Het Uwv heeft bevestiging van de aangevallen uitspraak bepleit.
4. De Raad komt tot de volgende beoordeling.
4.1.
Op grond van artikel 19aa, eerste lid, van de ZW heeft een verzekerde zonder werkgever, na 52 weken ongeschiktheid tot werken, recht op ziekengeld als hij nog steeds ongeschikt is tot het verrichten van zijn arbeid en hij als rechtstreeks en objectief medisch vast te stellen gevolg van ziekte of gebrek slechts in staat is met arbeid ten hoogste 65% te verdienen van het maatmaninkomen per uur. Op grond van artikel 19aa, vijfde lid, van de ZW wordt onder het maatmaninkomen verstaan hetgeen gezonde personen met soortgelijke opleiding en ervaring, ter plaatse waar hij arbeid verricht of het laatst heeft verricht, of in de omgeving daarvan met arbeid gewoonlijk verdienen. Op grond van artikel 19ab, eerste en derde lid, van de ZW wordt het percentage van het maatmaninkomen dat de verzekerde kan verdienen, bedoeld in artikel 19aa van de ZW, vastgesteld op basis van een verzekeringsgeneeskundig en een arbeidskundig onderzoek en wordt onder arbeid als bedoeld in artikel 19aa van de ZW verstaan alle algemeen geaccepteerde arbeid waartoe een verzekerde met zijn krachten en bekwaamheden in staat is. Voor de beoordelingssystematiek waarmee de verdiencapaciteit na het eerste ziektejaar wordt bepaald, wordt zoveel mogelijk aangesloten bij de huidige uitvoeringssystematiek van de Wet werk en inkomen naar arbeidsvermogen, waarbij aan de hand van geschikte functies wordt vastgesteld of de betrokkene beschikt over resterende verdiencapaciteit (zie de uitspraak van de Raad van 30 december 2015, ECLI:NL:CRVB:2015:4920).
4.2.
De gronden die appellante in dit hoger beroep heeft aangevoerd zijn in essentie een herhaling van wat zij in beroep heeft aangevoerd. Met de rechtbank wordt geoordeeld dat sprake is van een zorgvuldig medisch onderzoek door de verzekeringsartsen van het Uwv en dat geen aanleiding bestaat om te twijfelen aan de juistheid van de daarbij getrokken conclusies. Er is evenmin reden voor het benoemen van een onafhankelijke deskundige. De rechtbank heeft de beroepsgronden van appellante afdoende besproken en met juistheid geoordeeld dat die gronden niet slagen. De overwegingen die aan het oordeel van de rechtbank ten grondslag liggen worden geheel onderschreven.
4.3.
De rechtbank wordt ook gevolgd in haar oordeel dat het Uwv voldoende heeft gemotiveerd dat de aan de EZWb ten grondslag gelegde functies in medisch opzicht geschikt zijn voor appellante.

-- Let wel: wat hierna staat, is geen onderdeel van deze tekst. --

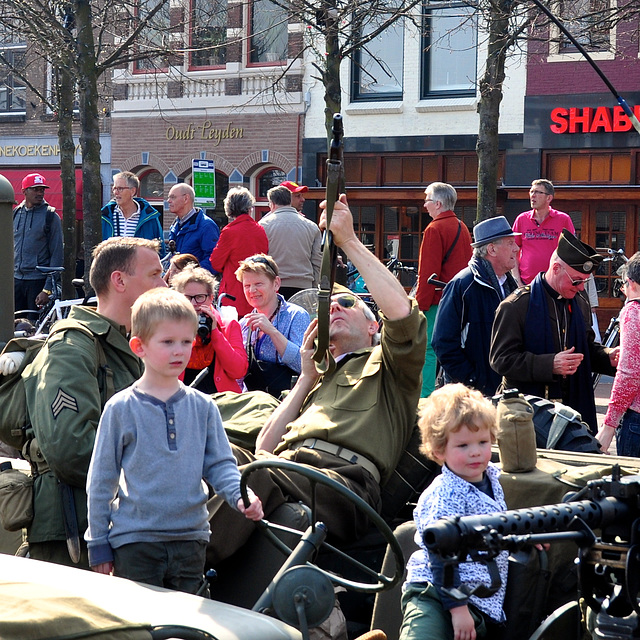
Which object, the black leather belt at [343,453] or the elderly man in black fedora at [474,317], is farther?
the elderly man in black fedora at [474,317]

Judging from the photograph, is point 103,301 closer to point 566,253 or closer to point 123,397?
point 123,397

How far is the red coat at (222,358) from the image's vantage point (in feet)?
19.6

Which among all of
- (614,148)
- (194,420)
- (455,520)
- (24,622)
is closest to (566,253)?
(194,420)

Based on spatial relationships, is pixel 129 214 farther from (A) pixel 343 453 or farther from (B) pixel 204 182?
(A) pixel 343 453

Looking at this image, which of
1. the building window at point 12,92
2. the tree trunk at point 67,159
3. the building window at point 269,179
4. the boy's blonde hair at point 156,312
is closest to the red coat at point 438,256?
the boy's blonde hair at point 156,312

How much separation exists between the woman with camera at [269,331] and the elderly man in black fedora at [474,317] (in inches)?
34.4

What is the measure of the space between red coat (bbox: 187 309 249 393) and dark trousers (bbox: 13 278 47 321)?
792 cm

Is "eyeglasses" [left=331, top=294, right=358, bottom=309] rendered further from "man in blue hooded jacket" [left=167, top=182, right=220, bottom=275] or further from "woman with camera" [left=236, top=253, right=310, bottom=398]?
"man in blue hooded jacket" [left=167, top=182, right=220, bottom=275]

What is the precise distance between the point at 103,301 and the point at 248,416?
109cm

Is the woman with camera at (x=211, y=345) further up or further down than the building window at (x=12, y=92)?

5. De overwegingen in 4.2 en 4.3 leiden tot de conclusie dat het hoger beroep niet slaagt en de aangevallen uitspraak moet worden bevestigd.
6. Voor een veroordeling in de proceskosten bestaat geen aanleiding.

BESLISSING

De Centrale Raad van Beroep bevestigt de aangevallen uitspraak.
Deze uitspraak is gedaan door I.M.J. Hilhorst-Hagen, in tegenwoordigheid van L. Winters als griffier. De beslissing is uitgesproken in het openbaar op 11 november 2021.